READING TEXT:
————

LIFE HEREAFTER

Dr. Syed Abdul Latif

We are privileged again to present here in an abridged form, another of Dr. latif’s thought provoking articles. It deals with an important topic of life in the hereafter. We have given somewhat elaborate introduction of Dr. Syed
Abdul Latif in the summer 2019 issue of ‘The Spark’. To be brief and concise here, Dr.Latif is an accomplished scholar in Islam by his own independent pursuits contrary to the traditional scholars. This makes him uniquely, a free investigator, thinker and an intellectual. He was born in 1891 at Kurnool a small town in Southern India. The pinnacle of his secular education was the award of PhD in English by University of London in 1924 and his tenure subsequently as the head of the department of English at Osmania University, Hyderabad, India. To his honor and to the great benefit of many English speaking Muslims and non-Muslims , he has translated Quran into English titled “AL-Qur’an”. He passed away in Hyderabad in 1971.

In some form or other, the belief in the life hereafter is common to all Faiths. What that life in reality is, can be known only when one enters upon it. It is certainly not a return to earth again or what is called a “rebirth”, in flesh and blood. Life according to the Quran is not a cycle, it is linear. The description of the life to follow given in the stories which have found their way into the hadith literature and which have exercised a fascination for the mediaeval mind among Muslims has, except in a few cases, no parallel in the Quran. The Quranic method is to convey just a vision of it, and that by means of what are specially called amthal and mutashabihat (parables, similitudes and, metaphors) essentially symbolic in import, for the life beyond is something which man in his present environment can never comprehend or understand.

The vision conveyed by means of mutashabihat is intended to be satisfying to the intellect alike of men of insight and those less gifted. The righteous will have a life of peace and the unrighteous of disquiet. That is the impression they are meant to convey. And the similitudes offered are necessarily to be drawn from the life of comfort already known to human beings. So the picture of comfort provided is that of gardens beneath which rivers flow, of fountains of milk and honey, of pleasant society and so forth. But there is always a corrective to the picture clinching the vision.

————

(Data entries)
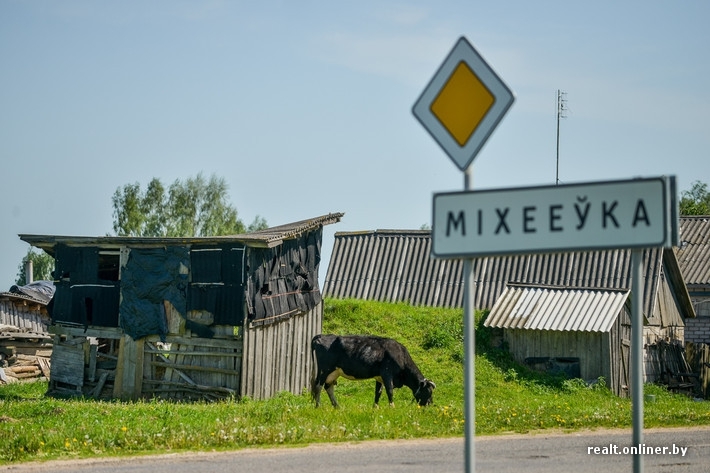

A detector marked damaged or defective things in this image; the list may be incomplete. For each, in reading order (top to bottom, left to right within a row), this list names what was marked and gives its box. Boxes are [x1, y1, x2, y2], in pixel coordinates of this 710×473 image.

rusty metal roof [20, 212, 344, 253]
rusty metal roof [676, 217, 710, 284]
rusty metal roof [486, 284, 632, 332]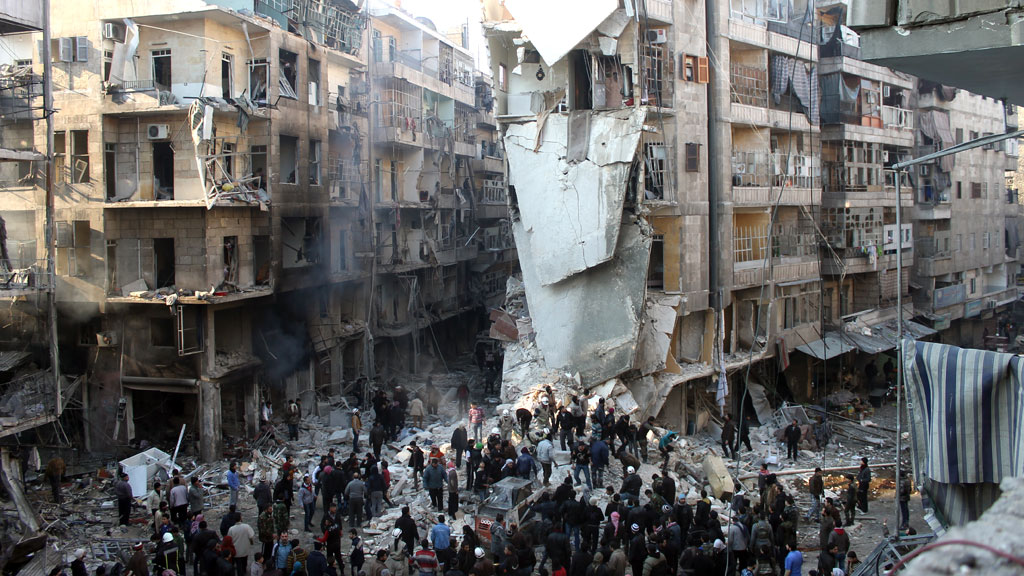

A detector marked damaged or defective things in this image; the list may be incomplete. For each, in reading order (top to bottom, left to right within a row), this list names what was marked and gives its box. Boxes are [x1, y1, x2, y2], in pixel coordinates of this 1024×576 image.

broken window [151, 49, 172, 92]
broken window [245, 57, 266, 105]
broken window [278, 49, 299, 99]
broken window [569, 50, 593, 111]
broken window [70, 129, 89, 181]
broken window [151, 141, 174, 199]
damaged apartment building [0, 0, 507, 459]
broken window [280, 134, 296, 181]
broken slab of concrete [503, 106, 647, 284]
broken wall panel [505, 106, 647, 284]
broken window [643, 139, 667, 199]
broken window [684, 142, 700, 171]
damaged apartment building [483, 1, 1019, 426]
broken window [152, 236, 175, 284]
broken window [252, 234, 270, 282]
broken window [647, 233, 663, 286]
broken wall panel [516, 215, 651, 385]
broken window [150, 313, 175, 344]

————

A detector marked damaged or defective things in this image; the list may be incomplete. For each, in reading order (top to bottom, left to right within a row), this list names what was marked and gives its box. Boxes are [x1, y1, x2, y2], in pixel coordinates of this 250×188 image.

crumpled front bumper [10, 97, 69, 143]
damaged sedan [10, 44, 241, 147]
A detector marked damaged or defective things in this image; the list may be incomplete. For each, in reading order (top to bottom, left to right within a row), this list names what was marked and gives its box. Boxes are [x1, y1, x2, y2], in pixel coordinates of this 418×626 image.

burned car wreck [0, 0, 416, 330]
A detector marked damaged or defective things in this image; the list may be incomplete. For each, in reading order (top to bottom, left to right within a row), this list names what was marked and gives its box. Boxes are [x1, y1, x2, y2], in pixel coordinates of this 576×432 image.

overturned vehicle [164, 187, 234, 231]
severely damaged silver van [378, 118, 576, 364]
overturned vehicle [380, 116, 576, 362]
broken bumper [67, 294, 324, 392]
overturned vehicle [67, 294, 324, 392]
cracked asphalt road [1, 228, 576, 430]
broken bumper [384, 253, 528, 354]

————

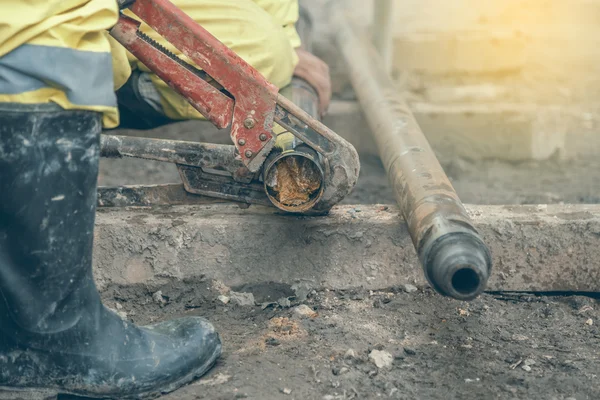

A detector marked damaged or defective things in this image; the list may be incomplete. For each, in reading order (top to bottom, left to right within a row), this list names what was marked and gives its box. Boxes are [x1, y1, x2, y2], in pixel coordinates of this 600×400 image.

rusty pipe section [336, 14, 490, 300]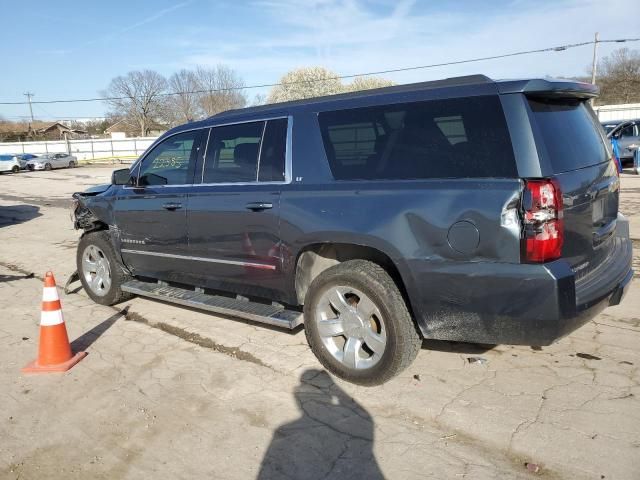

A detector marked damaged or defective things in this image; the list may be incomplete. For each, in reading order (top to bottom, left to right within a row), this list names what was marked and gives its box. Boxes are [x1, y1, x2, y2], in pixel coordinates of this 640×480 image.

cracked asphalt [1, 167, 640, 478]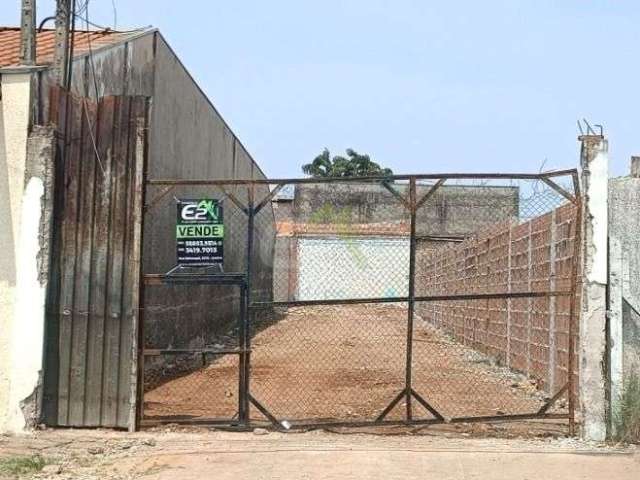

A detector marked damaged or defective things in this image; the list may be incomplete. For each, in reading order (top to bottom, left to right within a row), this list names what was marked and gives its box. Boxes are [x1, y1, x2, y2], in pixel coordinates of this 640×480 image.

————

EXERCISE:
Answer these questions from the article on life in the hereafter:
1. Which university awarded Dr. Latif his PhD in English, and in what year?
2. According to the article, what shape does life take in the Quran, if not a cycle?
3. What images make up the picture of comfort drawn from life already known to human beings?

ANSWER BOX:
1. The University of London, in 1924.
2. It is linear.
3. Gardens beneath which rivers flow, fountains of milk and honey, and pleasant society.